Para los que no sepáis de quién estoy hablando, creo que se podría definir a Julita como un torbellino atemporal que soñaba con tener muchos hijos, un mono y un castillo. Había que empezar por lo más ¿sencillo?, los hijos. No se dónde está la línea que separa tener muchos hijos de tener pocos. En España, familia numerosa es considerada a partir del tercer hijo. Bueno pues Julita, para asegurar, tuvo seis retoños, la media docena, muchos hijos. El mono, Marcelo, llegó más tarde, pero tal como llegó se fue. Julita no contaba con que el mono no se fuese a sentar a cenar con la familia y no estuviese dispuesto a ponerse los vestidos que ella misma confeccionaba. Lo del castillo fue una completa carambola del destino propiciada por una herencia llegada de la nada que la familia tuvo en buen haber invertirla en un castillo con su respectiva hipoteca. Típicas cosas que se hacían antes de la crisis, ya ves. Con este historial, lo raro era no hacer una película. Y eso, precisamente, hizo su hijo Gustavo. El resultado es un retrato de una mujer, madre y abuela, y de una familia, con sus vicios y virtudes, que parece hablar (casi sin pretenderlo) por todas las familias españolas, independientemente de su clase social.
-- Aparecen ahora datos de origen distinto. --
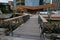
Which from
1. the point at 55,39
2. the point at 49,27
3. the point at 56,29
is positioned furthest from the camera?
the point at 56,29

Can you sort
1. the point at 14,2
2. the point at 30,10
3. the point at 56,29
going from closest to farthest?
the point at 56,29, the point at 30,10, the point at 14,2

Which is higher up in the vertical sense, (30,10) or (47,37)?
(47,37)

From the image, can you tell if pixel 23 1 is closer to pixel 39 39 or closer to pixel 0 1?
pixel 0 1

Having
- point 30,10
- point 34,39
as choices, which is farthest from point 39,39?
point 30,10

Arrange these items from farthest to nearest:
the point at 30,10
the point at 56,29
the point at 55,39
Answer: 1. the point at 30,10
2. the point at 56,29
3. the point at 55,39

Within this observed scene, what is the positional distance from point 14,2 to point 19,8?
35.9 ft

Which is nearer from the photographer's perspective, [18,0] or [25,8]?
[25,8]

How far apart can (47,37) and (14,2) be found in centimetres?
5355

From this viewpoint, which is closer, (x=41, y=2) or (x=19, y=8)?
(x=19, y=8)

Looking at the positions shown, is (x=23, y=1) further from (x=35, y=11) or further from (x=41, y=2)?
(x=35, y=11)

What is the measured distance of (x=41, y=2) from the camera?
212 ft

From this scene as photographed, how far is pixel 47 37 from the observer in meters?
8.26

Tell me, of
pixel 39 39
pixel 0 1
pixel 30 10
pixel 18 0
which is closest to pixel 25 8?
pixel 30 10

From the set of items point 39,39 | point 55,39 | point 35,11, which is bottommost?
point 35,11
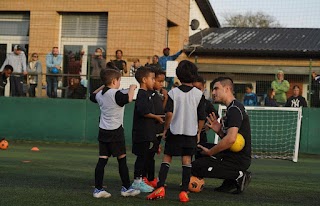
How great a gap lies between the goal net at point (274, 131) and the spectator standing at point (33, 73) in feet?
20.7

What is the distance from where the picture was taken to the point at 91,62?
20781mm

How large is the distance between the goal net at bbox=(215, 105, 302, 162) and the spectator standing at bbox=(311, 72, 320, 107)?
26.0 inches

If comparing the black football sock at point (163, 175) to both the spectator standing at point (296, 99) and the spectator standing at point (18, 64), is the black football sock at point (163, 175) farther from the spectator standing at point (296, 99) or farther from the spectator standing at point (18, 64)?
the spectator standing at point (18, 64)

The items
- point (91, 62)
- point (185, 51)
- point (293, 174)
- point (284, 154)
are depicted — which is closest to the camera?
point (293, 174)

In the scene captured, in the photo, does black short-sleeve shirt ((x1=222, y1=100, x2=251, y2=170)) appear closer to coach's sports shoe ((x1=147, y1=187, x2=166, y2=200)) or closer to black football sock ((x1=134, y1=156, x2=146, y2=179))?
black football sock ((x1=134, y1=156, x2=146, y2=179))

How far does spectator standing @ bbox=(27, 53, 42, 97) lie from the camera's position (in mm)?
20938

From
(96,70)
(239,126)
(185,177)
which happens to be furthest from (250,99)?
(185,177)

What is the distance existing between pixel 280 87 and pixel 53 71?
6520 millimetres

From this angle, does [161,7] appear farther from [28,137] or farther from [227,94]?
[227,94]

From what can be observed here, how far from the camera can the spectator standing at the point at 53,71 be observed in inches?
818

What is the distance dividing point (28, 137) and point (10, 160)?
7.12 meters

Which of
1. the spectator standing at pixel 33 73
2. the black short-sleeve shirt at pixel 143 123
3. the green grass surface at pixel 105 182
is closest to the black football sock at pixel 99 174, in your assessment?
the green grass surface at pixel 105 182

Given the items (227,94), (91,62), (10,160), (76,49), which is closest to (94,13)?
(76,49)

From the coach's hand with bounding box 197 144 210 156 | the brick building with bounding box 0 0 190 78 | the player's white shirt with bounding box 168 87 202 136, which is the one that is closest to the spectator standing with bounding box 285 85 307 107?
the brick building with bounding box 0 0 190 78
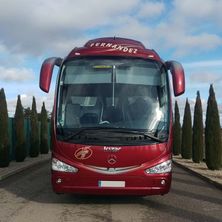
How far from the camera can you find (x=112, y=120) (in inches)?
396

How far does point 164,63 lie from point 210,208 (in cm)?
331

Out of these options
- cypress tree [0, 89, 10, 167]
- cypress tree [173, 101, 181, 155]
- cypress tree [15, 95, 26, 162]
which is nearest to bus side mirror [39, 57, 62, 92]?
cypress tree [0, 89, 10, 167]

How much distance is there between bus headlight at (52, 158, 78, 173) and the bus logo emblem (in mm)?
256

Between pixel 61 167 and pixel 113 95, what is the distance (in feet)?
6.22

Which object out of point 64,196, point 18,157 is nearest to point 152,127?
point 64,196

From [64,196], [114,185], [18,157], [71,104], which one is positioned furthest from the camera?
[18,157]

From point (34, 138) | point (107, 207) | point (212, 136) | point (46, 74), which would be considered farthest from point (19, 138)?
point (107, 207)

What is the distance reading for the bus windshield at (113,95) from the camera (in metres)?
10.1

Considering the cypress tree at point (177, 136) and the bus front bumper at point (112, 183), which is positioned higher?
the bus front bumper at point (112, 183)

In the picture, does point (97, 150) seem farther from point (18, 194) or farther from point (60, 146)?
point (18, 194)

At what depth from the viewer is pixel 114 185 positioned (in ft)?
32.0

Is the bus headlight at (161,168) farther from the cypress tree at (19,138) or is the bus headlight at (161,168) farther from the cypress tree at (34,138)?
the cypress tree at (34,138)

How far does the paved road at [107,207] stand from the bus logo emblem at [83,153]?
1095mm

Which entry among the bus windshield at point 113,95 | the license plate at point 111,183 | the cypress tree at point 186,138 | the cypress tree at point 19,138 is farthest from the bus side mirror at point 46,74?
the cypress tree at point 186,138
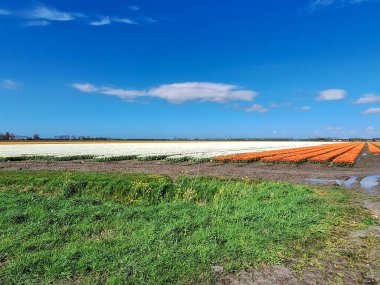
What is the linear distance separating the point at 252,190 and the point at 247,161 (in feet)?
56.3

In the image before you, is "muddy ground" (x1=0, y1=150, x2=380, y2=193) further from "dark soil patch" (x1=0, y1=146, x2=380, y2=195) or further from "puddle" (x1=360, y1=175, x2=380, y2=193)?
"puddle" (x1=360, y1=175, x2=380, y2=193)

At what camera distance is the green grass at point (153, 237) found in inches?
179

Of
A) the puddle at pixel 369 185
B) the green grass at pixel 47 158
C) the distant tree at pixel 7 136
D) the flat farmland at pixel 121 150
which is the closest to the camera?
the puddle at pixel 369 185

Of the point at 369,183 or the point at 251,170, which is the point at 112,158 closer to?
the point at 251,170

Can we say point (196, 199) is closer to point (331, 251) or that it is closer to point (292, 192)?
point (292, 192)

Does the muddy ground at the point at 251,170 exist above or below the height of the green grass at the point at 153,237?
below

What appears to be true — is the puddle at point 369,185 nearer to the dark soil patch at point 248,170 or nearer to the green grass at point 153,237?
the dark soil patch at point 248,170

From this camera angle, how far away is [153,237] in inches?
228

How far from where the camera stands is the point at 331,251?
5562 millimetres

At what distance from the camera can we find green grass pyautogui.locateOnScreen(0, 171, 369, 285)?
456 centimetres

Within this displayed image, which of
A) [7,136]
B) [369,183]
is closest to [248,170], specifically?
[369,183]

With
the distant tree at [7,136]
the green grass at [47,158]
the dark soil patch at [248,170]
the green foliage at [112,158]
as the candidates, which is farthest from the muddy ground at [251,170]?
the distant tree at [7,136]

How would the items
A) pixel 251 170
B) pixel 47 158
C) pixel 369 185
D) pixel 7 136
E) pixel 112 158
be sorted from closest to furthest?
pixel 369 185, pixel 251 170, pixel 112 158, pixel 47 158, pixel 7 136

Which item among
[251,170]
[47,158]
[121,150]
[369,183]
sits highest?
[121,150]
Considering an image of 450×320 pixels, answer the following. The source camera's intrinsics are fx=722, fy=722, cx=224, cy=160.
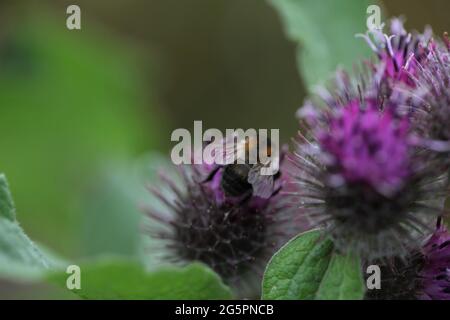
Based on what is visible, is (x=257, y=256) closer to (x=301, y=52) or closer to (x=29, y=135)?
(x=301, y=52)

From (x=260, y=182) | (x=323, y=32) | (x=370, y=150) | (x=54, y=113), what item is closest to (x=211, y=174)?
(x=260, y=182)

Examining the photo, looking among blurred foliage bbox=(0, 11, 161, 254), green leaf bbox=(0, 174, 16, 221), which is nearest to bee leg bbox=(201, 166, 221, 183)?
green leaf bbox=(0, 174, 16, 221)

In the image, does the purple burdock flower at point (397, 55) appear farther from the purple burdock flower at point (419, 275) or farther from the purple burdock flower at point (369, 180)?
the purple burdock flower at point (419, 275)

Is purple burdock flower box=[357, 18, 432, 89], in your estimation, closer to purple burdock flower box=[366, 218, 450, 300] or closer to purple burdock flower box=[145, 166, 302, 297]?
purple burdock flower box=[366, 218, 450, 300]

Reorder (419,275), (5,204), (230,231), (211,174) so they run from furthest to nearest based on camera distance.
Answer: (230,231)
(211,174)
(419,275)
(5,204)

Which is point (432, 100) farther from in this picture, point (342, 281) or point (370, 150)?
point (342, 281)
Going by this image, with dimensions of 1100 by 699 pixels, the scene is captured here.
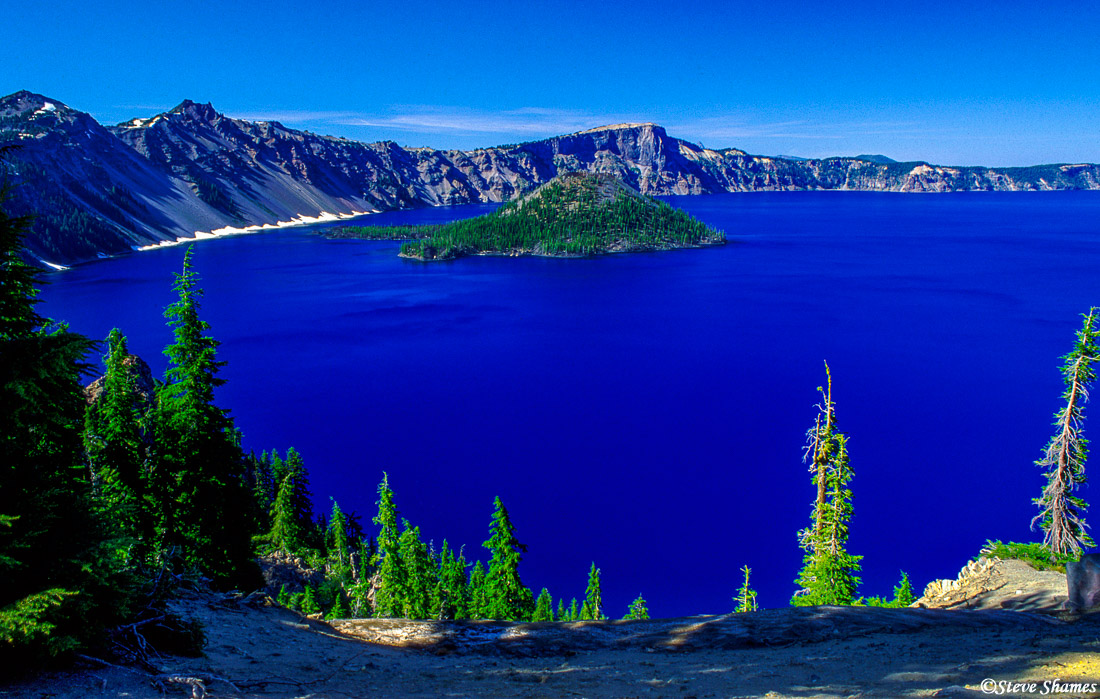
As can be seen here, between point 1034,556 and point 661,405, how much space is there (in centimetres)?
4096

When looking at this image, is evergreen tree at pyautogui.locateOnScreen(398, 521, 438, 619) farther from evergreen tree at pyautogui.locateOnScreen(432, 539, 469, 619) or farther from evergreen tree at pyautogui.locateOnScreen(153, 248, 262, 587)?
evergreen tree at pyautogui.locateOnScreen(153, 248, 262, 587)

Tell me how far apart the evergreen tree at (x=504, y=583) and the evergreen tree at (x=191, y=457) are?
433 inches

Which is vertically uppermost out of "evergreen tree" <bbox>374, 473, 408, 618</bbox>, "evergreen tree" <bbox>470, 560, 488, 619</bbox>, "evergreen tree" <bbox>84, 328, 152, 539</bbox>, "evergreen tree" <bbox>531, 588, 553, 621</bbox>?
"evergreen tree" <bbox>84, 328, 152, 539</bbox>

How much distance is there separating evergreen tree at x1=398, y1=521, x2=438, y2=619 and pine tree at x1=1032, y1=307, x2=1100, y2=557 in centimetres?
2593

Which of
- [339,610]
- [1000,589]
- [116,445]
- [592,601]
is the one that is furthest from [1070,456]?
[116,445]

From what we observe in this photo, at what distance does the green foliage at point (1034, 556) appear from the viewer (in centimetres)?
2362

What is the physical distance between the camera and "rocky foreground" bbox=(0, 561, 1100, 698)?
31.2 feet

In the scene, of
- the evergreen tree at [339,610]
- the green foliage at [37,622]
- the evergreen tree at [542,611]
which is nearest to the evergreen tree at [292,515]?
the evergreen tree at [339,610]

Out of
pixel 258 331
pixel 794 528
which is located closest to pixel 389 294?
pixel 258 331

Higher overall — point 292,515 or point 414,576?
point 414,576

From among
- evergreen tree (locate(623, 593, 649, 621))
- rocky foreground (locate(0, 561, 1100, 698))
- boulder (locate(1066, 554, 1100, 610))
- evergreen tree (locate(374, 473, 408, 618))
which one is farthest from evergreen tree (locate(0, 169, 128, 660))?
evergreen tree (locate(623, 593, 649, 621))

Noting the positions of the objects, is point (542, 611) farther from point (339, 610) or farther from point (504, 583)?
point (339, 610)

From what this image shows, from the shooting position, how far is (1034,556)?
24.4 m

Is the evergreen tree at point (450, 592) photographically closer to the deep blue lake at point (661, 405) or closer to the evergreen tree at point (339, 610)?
the evergreen tree at point (339, 610)
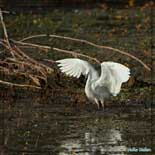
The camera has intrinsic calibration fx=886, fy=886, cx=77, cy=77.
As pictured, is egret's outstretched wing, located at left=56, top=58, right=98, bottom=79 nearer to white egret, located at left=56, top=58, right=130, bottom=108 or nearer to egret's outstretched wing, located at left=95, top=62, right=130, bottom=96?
white egret, located at left=56, top=58, right=130, bottom=108

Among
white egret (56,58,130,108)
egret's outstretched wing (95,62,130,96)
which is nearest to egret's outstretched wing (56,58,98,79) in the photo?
white egret (56,58,130,108)

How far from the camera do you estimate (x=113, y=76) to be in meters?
11.6

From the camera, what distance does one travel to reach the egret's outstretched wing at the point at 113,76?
11.4m

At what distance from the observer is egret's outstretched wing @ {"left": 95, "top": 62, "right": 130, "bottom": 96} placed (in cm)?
1141

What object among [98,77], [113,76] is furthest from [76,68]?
[113,76]

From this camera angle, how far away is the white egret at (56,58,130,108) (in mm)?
11445

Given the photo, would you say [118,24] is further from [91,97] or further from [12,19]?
[91,97]

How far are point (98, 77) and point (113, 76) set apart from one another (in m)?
0.30

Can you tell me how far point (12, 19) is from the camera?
2455cm

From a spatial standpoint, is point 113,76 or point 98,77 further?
point 98,77

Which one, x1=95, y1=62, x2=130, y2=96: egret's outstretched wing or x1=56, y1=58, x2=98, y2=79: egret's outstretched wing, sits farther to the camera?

Si los hijos, el mono y el castillo son el tema central que da título al documental y, a su vez, sirven como pilares entorno a los que contar la vida de Julita, hay un hilo conductor que se mantiene presente a lo largo de todo el metraje: la vértebra de la difunta abuela de Julita que su familia guardó cuando esta fue asesinada y sepultada entre piedras a la orilla de un río. El tema de la vértebra, a medio camino entre lo cómico y el deseo real de dar sepultura a los huesos de un difunto, gana fuerza cuando vemos el particular gusto de la familia por almacenar, rozando el Diógenes, todo tipo de trastos y objetos inútiles que rara vez volverán a ser usados (si es que fueron usados en algún momento). Resulta asombroso ver a una familia entera buscando una vértebra entre cajas y cajas cuyas etiquetas rezan contenidos tan dispares como “gorros Papa Noel”, “cintas blancas”, “velcros” o “trajes egipcios”. En este afán por guarda y guardar objetos no se esconde otra cosa que el temor de Julita a perder una parte de su vida. Mientras esos objetos estén con ella, sus recuerdos seguirán vivos.
-¿Tú no crees que lo material puede agarrarte a lo prosaico y la ausencia de cosas te eleva a lo espiritual?
+No, no me eleva nada.
El documental está plagado de momentos estelares como este, de highlights, en los que Julita brilla con su espontaneidad y desparpajo. Pero, en mi opinión, la obra gana auténtica fuerza en los pequeños gestos, en lo que pasa desapercibido y no se ve a simple vista, pero que termina revistiendo la cotidianeidad con un velo de verdad absoluta. Las escenas de Julita merendando o desayunando, sola o con su marido Antonio, son más puras que cualquier linea de guión que haya podido escribirse jamás. Veo en el documental escenas calcadas a situaciones reales entre mi abuelo y mi abuela. Julita mantiene monólogos sobre la muerte que perfectamente los podría haber dicho mi abuela. Deseos como no ver morir a su marido Antonio, que sus hijos estén unidos… resultan tan particulares y, al mismo tiempo, tan universales que asusta un poco.
Decía que Julita es atemporal porque hubiese sido una estrella en cualquier época, en cualquier momento y en cualquier lugar. Lo de torbellino lo descubres en los primeros diez minutos del documental. Hay en Julita algo de mi abuela, de mi madre, y en su familia algo de mi familia. No sé lo que es, nosotros jamás vivimos en un castillo ni nos hicimos ricos de la noche a la mañana por una inesperada herencia. Pero hay algo. Supongo que resulta interesante vivir descubriendo que puntos tenemos en común. El porque de que algunos comportamientos me resulten tan cercanos. Gracias Julita.